Selection:
Foreword
From no state to manual state maintenance and DOM manipulation for view updates, then to two-way data binding, various front-end solutions have been striving to simplify the association between data and views. The current trend is to weaken the DOM, strengthen data states, and focus on "real" logic.
1. Milestones
Server-Side Rendering: Reset The Universe
There is no change. The universe is immutable.
No state, weak front-end
View control and logic functions are all provided by the server. The front-end only handles interactions like form validation and directly tells the server about user actions:
Front-end: Next button clicked. Front-end "dies".
Server: Okay, here is the next page
Logic and state are kept on the server. The front-end code is just one line: if (isValid) form.submit(); else alert('invalid')
P.S. Haven't seen SSR in a long time...
First-gen JS: Manual Re-rendering
I have no idea what I should re-render. You figure it out.

Your task:
Carry the write-up on front-end state and view updates on from where it stops. Nothing in the lines that follow is needed.

Information supplied:
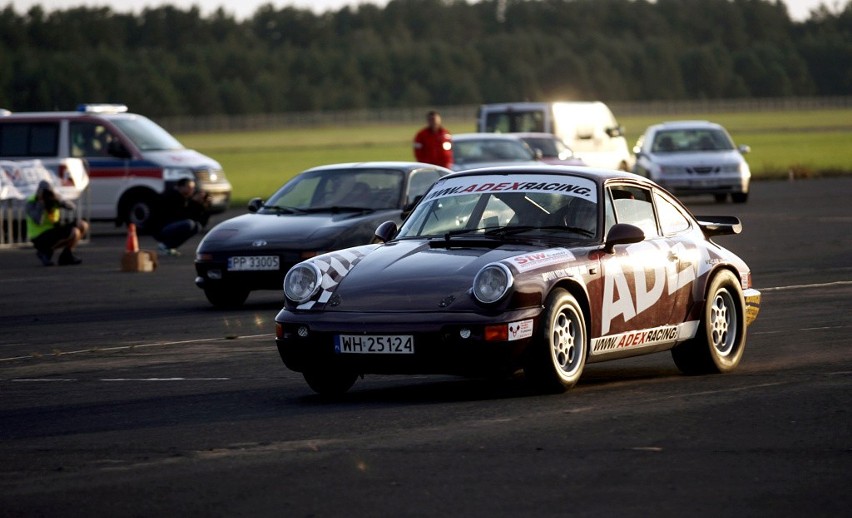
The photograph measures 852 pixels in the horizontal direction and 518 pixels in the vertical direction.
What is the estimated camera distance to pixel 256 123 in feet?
488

Exercise result:
Front-end maintains state, manual DOM manipulation to update views
Front-end code increased, needing to maintain state. Front-end frameworks of this era (e.g., Backbone.js, Ext JS, Dojo) aimed to separate MVC according to "best practices":
Front-end Framework: Give me data, give me templates, I'll render for you
Front-end Dev: Okay, here
Front-end Framework: The user just clicked a button. I don't know which part to re-render, do it yourself.
Front-end Dev: document.getXXX().xxx()
Frameworks help separate data and views, but subsequent state updates require manual DOM manipulation because the framework only handles the initial render and does not track state changes.
Ember.js: Data Binding
I know exactly what changed and what should be re-rendered because I control your models and views.
Manual DOM manipulation is too troublesome; find a way to simplify
The framework wants to weaken DOM manipulation and focus only on data, so it needs to know the mapping from data to view:
Front-end Framework: Give me data, give me templates, I'll render for you
Front-end Dev: Okay, here
Front-end Framework: Not this. Data must be packed in the box I give you.
Front-end Dev: Fine, here
Front-end Dev: I changed the data
Front-end Framework: Received, page content updated
The framework provides a data model to wrap the data, so all subsequent additions, deletions, and modifications must go through the framework's API. The framework knows when data changes and updates the corresponding view; the framework monitors data changes.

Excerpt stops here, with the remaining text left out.